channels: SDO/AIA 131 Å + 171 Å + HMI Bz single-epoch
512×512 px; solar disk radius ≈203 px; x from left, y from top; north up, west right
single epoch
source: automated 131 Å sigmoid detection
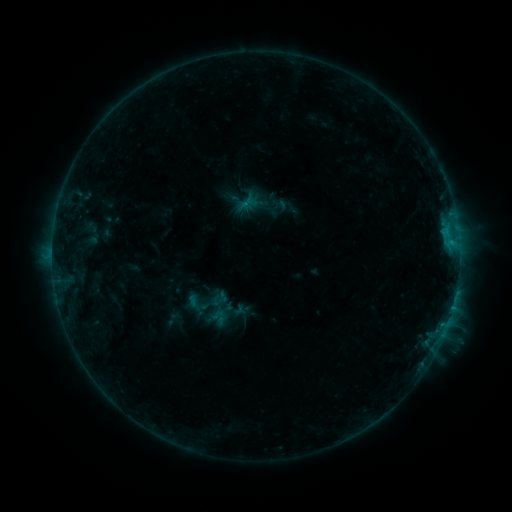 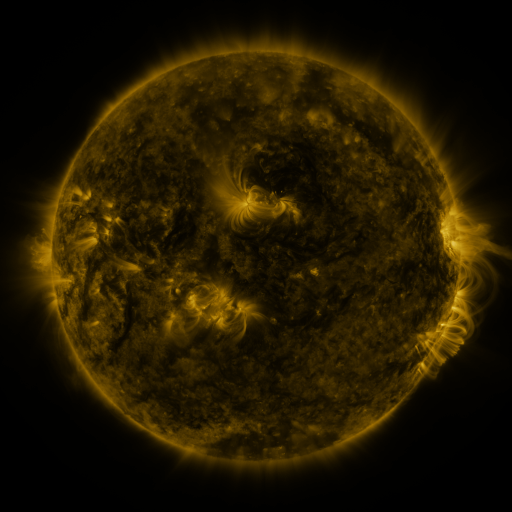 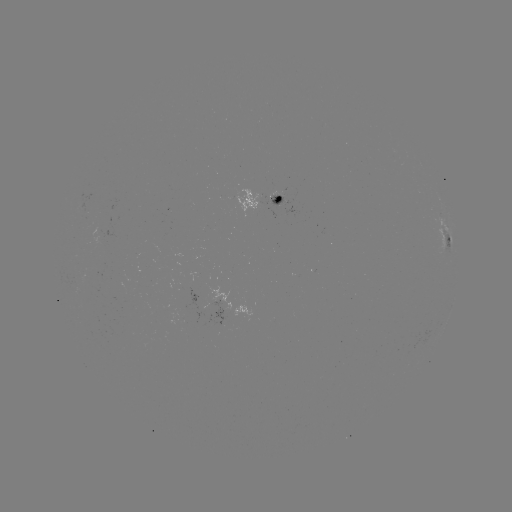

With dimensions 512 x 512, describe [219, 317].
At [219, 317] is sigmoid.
--
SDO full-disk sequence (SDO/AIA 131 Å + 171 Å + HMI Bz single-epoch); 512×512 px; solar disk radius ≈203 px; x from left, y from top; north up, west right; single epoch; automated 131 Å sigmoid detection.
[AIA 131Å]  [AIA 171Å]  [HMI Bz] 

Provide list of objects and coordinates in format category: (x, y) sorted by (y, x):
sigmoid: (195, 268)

• **THE EXERCISE**
Repeat the records between the line holding "channels: SDO/AIA 131" and the line holding "At [219, 317] is sigmoid.", both included, word for word, leaving out the pictures.

• **TASK ANSWER**
channels: SDO/AIA 131 Å + 171 Å + HMI Bz single-epoch
512×512 px; solar disk radius ≈203 px; x from left, y from top; north up, west right
single epoch
source: automated 131 Å sigmoid detection

With dimensions 512 x 512, describe [219, 317].
At [219, 317] is sigmoid.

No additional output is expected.